-------- PASSAGE --------

It is possible, where necessary, to calculate the load beams are likely to experience in use, then to design for and build in enough strength for the intended load, plus an additional safety margin. Situations where woodworkers are most likely to recognise the necessity for such calculations are in the building or construction industry, e.g., safe loading of wooden floors and roof truss design. Indeed, there are calculations, formulae and standard load tables used by structural engineers to account for the load-bearing requirements of such structures.
Posts, such as music stands, easels, benches and table legs, chair legs, parasols and umbrellas, cabinet sides etc., all experience loads or stress. In many cases each individual leg in a chair is more than strong enough to carry the weight of a person; the design challenge for a one-legged pedestal chair is finding a way of supporting the pedestal so it doesn’t fall over when applying a downward load and, further, making it strong enough to cope with any torsional (twisting or rotational stress) and horizontal forces a pedestal chair leg must endure.
Stressed parts, i.e., loaded parts, experience strain and strained parts deform; strain is defined as unit deformation. If you lightly tap the surface of a piece of 50 mm- (2″-) thick wood with a hammer the wood directly under the hammer head compresses, i.e., the thickness reduces and this illustrates unit deformation. After a very gentle tap with a hammer, the wood will regain its original shape and form showing the wood is elastic and it can recover if not unduly stressed. Without controlled laboratory conditions it is hard to measure the amount of compression but under a light load as just described let us assume, for the purpose of an example, the unit deformation is 0.2 mm (0.00787 inches).
Calculating the unit deformation caused by the impact of the hammer head requires the sum: Dimensional Change / Original Dimension
Using the figures given in the hammer-tapping example, i.e., original plank thickness = 50 mm and the amount of compression = 0.2 mm the calculation is: 0.2 mm / 50 mm = 0.004 millimetre per millimetre (mm/mm). The end result is expressed here as millimetre per millimetre, meaning 0.004 millimetre (unit deformation) per millimetre (of thickness), the same proportion as 0.2 / 50. In reality the expression “millimetre per millimetre” is not necessary from an engineer’s perspective because the proportion of deformation, i.e., 0.004 to the original thickness of the piece of wood is the key information. The same rule applies when you work in any other unit of measure as long as the same units are used on both sides of the equation, e.g., inches divided by inches, metres divided by metres, miles divided by miles etc. The following sum uses inches but note the end result is still 0.004.

-------- STORED ROWS --------

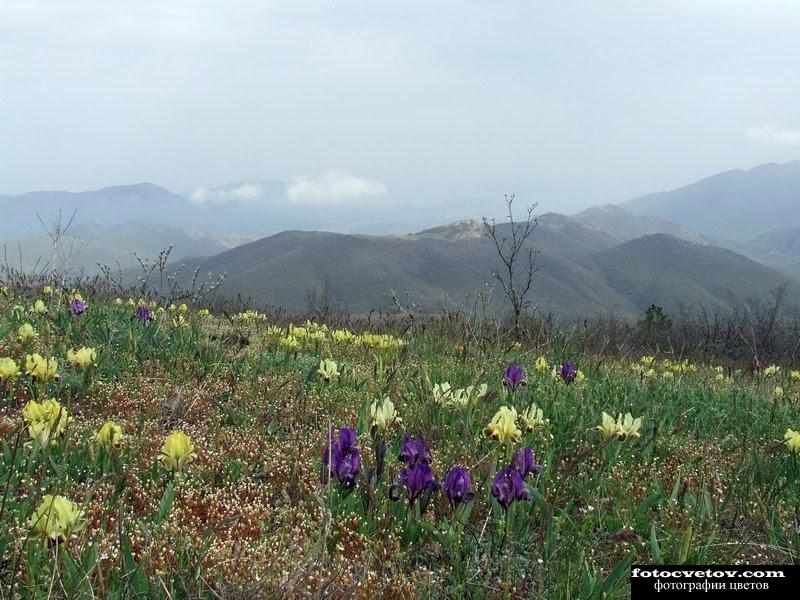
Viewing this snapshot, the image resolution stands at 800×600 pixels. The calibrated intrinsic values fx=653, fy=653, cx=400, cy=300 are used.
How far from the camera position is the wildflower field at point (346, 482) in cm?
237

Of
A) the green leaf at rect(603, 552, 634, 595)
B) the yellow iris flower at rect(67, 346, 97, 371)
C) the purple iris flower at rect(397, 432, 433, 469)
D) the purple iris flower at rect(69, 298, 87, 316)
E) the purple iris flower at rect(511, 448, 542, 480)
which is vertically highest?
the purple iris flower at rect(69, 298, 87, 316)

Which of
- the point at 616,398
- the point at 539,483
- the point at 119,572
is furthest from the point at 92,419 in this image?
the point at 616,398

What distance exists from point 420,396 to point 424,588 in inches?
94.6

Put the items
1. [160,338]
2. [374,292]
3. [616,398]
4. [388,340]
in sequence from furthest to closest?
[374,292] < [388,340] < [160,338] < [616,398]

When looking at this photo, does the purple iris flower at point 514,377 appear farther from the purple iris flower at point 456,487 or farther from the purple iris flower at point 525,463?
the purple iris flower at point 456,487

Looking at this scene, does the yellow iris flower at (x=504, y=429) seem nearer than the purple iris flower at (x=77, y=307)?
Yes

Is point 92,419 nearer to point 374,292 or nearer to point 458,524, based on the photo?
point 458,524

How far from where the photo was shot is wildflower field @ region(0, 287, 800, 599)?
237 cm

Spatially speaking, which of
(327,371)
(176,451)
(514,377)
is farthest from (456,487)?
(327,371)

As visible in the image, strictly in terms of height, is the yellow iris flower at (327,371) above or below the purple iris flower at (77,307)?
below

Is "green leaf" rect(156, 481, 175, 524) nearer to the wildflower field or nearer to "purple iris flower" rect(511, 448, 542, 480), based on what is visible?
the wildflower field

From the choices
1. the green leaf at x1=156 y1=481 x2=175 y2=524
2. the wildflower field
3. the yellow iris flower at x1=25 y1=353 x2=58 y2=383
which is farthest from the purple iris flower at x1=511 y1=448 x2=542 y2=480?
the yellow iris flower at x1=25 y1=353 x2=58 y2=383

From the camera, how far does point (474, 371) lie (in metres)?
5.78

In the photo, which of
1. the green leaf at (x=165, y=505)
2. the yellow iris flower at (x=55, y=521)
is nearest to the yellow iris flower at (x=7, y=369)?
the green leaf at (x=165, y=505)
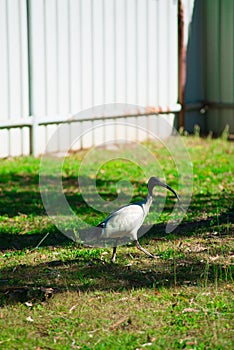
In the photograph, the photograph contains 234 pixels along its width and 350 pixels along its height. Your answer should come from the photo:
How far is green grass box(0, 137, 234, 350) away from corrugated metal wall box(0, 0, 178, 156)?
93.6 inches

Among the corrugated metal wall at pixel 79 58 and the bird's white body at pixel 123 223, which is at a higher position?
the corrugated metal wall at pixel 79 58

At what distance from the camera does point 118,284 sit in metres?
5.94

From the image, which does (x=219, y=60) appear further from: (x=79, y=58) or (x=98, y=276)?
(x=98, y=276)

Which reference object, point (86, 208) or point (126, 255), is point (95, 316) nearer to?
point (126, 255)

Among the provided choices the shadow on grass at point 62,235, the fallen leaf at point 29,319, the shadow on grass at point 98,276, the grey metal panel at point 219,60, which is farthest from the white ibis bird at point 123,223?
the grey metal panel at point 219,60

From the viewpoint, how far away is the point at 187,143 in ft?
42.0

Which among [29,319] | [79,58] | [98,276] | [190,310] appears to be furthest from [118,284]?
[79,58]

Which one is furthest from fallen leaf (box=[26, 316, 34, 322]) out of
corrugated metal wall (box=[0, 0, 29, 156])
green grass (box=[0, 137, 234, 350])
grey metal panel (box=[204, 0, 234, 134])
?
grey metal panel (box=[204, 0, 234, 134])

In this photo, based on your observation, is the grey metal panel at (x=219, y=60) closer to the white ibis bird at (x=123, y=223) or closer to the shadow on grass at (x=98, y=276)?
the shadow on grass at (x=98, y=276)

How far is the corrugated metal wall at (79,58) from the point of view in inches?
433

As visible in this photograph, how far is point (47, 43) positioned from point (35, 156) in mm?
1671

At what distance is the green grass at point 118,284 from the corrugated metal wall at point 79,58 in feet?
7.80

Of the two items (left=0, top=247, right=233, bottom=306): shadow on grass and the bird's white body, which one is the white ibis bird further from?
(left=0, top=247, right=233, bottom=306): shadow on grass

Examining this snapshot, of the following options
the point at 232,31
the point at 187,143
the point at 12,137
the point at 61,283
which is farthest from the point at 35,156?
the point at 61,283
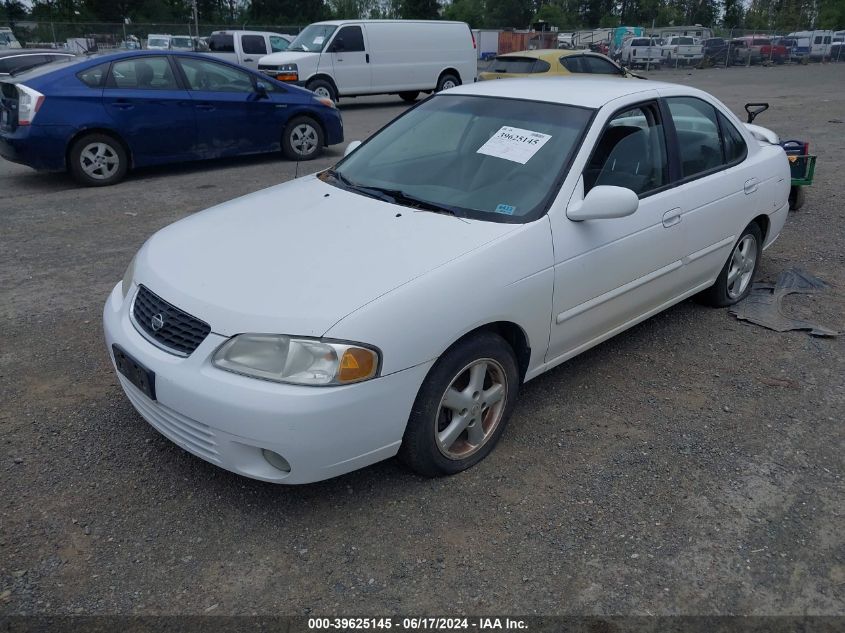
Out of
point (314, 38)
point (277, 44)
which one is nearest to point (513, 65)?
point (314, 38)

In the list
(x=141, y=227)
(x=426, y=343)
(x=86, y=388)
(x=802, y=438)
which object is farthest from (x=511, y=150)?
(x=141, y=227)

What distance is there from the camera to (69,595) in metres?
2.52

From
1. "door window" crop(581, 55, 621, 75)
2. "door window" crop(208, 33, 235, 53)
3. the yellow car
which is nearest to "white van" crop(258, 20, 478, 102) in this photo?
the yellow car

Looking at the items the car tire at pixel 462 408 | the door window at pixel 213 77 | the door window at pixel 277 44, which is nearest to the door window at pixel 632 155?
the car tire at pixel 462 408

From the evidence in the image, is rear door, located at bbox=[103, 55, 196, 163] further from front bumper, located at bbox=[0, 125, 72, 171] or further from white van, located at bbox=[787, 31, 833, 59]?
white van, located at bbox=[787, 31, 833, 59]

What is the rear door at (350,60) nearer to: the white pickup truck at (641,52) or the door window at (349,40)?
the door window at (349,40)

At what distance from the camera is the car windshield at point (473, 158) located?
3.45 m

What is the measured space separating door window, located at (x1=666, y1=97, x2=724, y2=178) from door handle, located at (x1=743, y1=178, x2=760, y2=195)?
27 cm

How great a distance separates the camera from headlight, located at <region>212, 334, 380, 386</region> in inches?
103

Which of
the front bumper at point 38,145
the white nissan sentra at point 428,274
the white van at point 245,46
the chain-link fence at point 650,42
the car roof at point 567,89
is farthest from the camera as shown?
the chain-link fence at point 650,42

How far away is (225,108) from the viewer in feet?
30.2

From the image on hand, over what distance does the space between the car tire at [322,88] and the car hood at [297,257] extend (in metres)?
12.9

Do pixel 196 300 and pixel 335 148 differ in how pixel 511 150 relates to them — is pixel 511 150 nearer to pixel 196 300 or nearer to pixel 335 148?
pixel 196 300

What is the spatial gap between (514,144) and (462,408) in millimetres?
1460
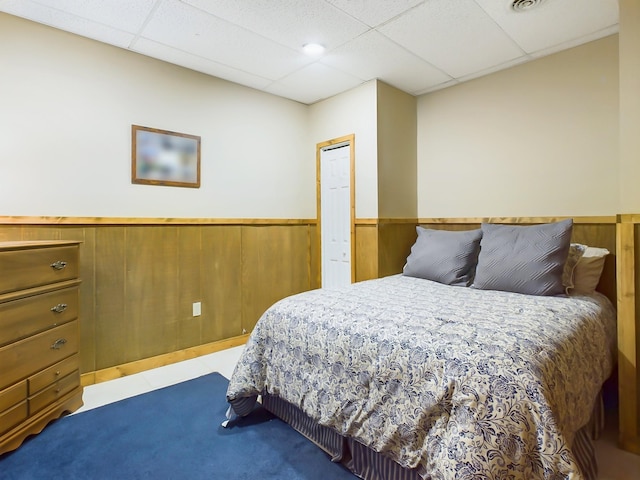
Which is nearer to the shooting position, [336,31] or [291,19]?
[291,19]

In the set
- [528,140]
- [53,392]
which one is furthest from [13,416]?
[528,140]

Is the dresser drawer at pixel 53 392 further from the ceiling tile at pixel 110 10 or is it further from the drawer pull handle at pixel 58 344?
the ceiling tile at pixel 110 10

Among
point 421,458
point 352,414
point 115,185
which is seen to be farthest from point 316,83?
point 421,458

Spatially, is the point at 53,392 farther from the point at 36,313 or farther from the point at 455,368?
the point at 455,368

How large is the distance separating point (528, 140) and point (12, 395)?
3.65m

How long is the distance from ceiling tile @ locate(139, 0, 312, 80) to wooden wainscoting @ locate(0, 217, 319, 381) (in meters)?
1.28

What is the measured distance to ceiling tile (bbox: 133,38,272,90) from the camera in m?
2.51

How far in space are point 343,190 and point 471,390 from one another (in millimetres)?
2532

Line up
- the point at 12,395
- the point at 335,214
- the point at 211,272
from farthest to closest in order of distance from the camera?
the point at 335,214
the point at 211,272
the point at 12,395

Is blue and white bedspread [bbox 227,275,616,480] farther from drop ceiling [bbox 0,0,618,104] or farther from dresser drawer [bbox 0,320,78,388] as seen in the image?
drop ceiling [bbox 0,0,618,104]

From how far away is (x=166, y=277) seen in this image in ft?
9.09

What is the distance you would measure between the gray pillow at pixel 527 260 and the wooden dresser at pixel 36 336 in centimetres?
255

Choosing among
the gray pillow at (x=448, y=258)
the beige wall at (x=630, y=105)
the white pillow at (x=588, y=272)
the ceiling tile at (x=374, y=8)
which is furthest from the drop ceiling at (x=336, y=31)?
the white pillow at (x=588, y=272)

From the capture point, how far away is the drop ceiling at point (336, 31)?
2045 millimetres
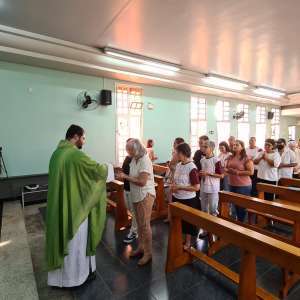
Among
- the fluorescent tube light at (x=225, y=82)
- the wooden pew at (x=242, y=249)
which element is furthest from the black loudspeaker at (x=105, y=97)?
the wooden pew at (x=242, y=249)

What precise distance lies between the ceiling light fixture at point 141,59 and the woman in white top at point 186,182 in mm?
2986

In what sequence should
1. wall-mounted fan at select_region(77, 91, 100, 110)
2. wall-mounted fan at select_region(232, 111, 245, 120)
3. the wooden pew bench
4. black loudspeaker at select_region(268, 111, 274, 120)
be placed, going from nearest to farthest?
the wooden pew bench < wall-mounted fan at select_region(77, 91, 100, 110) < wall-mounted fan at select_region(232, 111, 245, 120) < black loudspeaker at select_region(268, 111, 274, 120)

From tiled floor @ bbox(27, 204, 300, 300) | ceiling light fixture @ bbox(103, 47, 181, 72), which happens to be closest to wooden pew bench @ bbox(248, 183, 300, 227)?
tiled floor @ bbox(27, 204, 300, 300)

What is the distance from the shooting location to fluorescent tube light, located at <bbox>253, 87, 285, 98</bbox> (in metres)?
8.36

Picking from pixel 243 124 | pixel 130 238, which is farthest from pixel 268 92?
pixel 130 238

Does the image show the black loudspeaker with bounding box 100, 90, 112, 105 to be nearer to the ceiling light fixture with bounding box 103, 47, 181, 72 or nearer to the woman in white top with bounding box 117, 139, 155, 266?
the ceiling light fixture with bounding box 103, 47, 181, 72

--------

■ WHAT TO DO
1. According to the passage on load and strain in wood, how is strain defined?
2. List every example of posts that the passage on load and strain in wood gives.
3. Decide whether each statement agrees with the passage on load and strain in wood, and quote the words that decide it.
(a) After a very gentle hammer tap, the wood returns to its original shape.
(b) The 0.2 mm compression in the example was measured under controlled laboratory conditions.
(c) Doing the calculation in inches gives a result other than 0.004.

■ ANSWERS TO EACH TASK
1. Strain is defined as unit deformation.

2. Music stands, easels, benches, table legs, chair legs, parasols, umbrellas, cabinet sides

3.
(a) Yes: "After a very gentle tap with a hammer, the wood will regain its original shape and form"
(b) No: "let us assume, for the purpose of an example, the unit deformation is 0.2 mm (0.00787 inches)"
(c) No: "The following sum uses inches but note the end result is still 0.004."